The City of Richmond’s Department of Parks, Recreation and Community Facilities (PRCF) has a track record of adapting to the needs of Richmond residents when the need arises. With the arrival of the life-threatening COVID19 pandemic in Richmond communities, PRCF leaders and staff have stepped into a crucial frontline role. Wearing green safety vests, a new team of 20 PRCF men and women formed a public health and safety task force to ensure that Richmond’s James River Park remains a safe place for families and residents of all ages.

The weekend of April 3-5th marked the beginning of the James River Park System monitoring program in which the city’s recreational and administrative staff joined with James River Park maintenance crew to manage crowds in the city’s largest park system, which sees upwards of 2 million visitors per year.

JRPS maintenance technicians partnered with PRCF recreational staff in seven “hot spots” throughout the James River’s miles of trails, islands, fishing posts, climbing areas, and pedestrian bridges. Monitoring stations included Pony Pasture and Wetlands area; Tredegar Street, Potterfield Bridge and North Bank Trail; Riverside service road; Belle Isle; Texas Beach and Pump House; 14th Street boat access ramp, Shiplock Park, and Chapel Island; and Ancarrow’s Landing, Manchester Bridge, the Slave Trail, and Buttermilk Trail.

While advising large groups to disperse, to keep a minimum distance of six feet clearance on the trails, and clearing sun bathers and illegal PBR-drinkers from Texas Beach, each crew took on a variety of important maintenance tasks. Clearing litter, painting over graffiti, cutting brush from rights of way, and answering visitors’ questions about park rules during the pandemic were some of the tasks that park monitors carried out throughout the first weekend of the program.
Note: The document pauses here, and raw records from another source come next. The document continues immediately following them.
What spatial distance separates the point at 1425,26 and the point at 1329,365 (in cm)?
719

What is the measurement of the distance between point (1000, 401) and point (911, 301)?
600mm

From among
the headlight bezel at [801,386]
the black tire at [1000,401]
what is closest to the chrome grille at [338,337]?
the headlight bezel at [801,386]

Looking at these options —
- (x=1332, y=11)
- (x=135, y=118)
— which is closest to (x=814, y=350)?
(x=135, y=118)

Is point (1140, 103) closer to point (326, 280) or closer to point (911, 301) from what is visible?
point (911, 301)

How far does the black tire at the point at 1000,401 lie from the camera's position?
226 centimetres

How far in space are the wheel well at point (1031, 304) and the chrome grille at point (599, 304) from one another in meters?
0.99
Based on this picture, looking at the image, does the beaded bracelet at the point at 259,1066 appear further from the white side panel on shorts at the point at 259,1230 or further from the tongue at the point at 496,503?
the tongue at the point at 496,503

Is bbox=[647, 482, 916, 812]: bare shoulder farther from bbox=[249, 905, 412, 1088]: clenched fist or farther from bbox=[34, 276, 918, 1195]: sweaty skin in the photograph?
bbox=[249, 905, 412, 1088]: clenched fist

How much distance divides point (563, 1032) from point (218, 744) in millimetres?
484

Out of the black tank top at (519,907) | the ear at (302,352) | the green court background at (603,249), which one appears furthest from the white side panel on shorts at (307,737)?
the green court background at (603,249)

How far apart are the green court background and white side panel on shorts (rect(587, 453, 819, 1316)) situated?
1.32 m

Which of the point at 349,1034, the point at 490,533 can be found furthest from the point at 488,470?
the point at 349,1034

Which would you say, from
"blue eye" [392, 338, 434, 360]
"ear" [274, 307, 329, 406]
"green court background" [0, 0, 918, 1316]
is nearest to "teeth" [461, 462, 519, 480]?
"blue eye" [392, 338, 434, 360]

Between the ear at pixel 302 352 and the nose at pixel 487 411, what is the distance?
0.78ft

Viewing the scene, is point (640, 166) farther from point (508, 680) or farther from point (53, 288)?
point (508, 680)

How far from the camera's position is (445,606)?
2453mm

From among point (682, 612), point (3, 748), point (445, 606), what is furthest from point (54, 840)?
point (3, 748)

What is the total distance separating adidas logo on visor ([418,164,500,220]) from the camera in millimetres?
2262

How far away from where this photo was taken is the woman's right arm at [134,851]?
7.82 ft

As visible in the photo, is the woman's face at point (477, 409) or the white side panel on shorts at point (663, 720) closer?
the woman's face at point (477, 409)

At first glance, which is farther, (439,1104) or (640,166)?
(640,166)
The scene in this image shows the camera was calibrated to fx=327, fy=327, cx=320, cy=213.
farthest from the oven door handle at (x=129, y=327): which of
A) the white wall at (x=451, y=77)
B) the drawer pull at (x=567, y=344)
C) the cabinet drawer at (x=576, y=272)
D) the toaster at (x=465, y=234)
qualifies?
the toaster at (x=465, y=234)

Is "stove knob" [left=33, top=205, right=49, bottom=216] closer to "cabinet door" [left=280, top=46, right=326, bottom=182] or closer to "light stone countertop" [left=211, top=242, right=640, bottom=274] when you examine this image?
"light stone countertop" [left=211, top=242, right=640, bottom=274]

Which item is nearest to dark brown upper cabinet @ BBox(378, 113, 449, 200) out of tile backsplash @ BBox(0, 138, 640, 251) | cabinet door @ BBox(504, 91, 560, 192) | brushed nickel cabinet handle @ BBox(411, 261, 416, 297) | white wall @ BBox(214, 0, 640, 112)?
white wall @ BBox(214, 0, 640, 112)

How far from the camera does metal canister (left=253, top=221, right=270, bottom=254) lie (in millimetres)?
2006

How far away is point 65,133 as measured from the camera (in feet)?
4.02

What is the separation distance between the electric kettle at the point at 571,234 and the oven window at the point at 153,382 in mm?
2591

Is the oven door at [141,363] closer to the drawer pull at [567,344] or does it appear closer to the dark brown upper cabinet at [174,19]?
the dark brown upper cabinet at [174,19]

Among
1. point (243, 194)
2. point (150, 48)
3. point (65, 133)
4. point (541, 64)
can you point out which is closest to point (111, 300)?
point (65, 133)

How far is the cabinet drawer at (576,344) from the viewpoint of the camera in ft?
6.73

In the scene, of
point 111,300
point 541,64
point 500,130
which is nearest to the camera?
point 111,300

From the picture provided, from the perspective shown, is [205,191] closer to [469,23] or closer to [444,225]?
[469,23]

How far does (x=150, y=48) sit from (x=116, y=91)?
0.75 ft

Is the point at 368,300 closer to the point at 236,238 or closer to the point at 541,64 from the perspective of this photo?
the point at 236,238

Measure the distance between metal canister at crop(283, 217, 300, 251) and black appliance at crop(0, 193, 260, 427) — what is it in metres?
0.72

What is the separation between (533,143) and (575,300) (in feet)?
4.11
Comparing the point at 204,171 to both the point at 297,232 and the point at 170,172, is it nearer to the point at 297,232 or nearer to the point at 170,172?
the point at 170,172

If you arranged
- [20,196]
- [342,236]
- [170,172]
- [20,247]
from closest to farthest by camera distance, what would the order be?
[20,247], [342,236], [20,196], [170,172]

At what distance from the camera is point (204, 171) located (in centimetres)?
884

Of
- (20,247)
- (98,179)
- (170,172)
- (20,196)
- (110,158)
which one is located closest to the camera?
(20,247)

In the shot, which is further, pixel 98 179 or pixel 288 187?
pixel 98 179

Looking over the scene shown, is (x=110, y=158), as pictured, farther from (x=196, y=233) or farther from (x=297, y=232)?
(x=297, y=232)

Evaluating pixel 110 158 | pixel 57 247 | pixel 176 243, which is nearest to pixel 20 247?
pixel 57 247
Notably, for some PRCF staff the new beat in James River Park was a first exposure to JRPS. Kim Morgan and Tammy Toliver enjoyed their first visit to Texas Beach and Richmond’s historic Pump House and Bennett Brown monitored visitors while mountain biking the Belle Isle/ Boulevard Bridge service road with his team. In total, PRCF dispersed hundreds groups of youth and young adults, advised hikers and bikers to spread the 6-foot rule on the trail, and ensured that illegal drinking and drug use was effectively managed by the Richmond Police Department, which worked with PRCF throughout the weekend.

This was especially true for the Texas Beach area, where sun bathing, alcohol consumption, and drug use sometimes take place during the spring and summer months. JRPS monitors called the Richmond Police Department non-emergency line when crowds began to form on the rocks and beaches of the river. The police arrived at Texas Beach and were able to respond to the illegal activity effectively due to the partnership between PRCF and RPD.

JRPS maintenance was not neglected: teams collected ten bags of trash from Belle Isle and Texas Beach, closed parking lots, cut brush away from trails to create wider right of ways, and reduced illegal activity in the park throughout the weekend. By Sunday afternoon, word about the “green vests” spread on social media, the news working its way through the Richmond community that PRCF is a partner in keeping the public safe, even in extraordinary pandemic times.

As JRPS Superintendent Bryce Wilk stated, “It does not matter if you work in an office, in a community facility, the recreational field or at another park, we all came together as one team and showed the City of Richmond, no matter what emergency is present, we unite and work as one Park!” The JRPS monitoring program is anticipated to continue on weekends and on high visitation days throughout the spring of 2020.